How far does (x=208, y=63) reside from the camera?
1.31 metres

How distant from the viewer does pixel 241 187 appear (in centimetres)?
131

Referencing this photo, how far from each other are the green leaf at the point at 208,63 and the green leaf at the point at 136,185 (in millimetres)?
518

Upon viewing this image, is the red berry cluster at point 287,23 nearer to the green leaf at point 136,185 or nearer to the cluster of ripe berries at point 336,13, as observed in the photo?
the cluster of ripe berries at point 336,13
□ □ □ □
What the task requires: Reproduce word for word only the lines from the one containing "Upon viewing this" through the last line.

Response:
Upon viewing this image, is the red berry cluster at point 287,23 nearer to the green leaf at point 136,185 or nearer to the cluster of ripe berries at point 336,13, as observed in the photo?
the cluster of ripe berries at point 336,13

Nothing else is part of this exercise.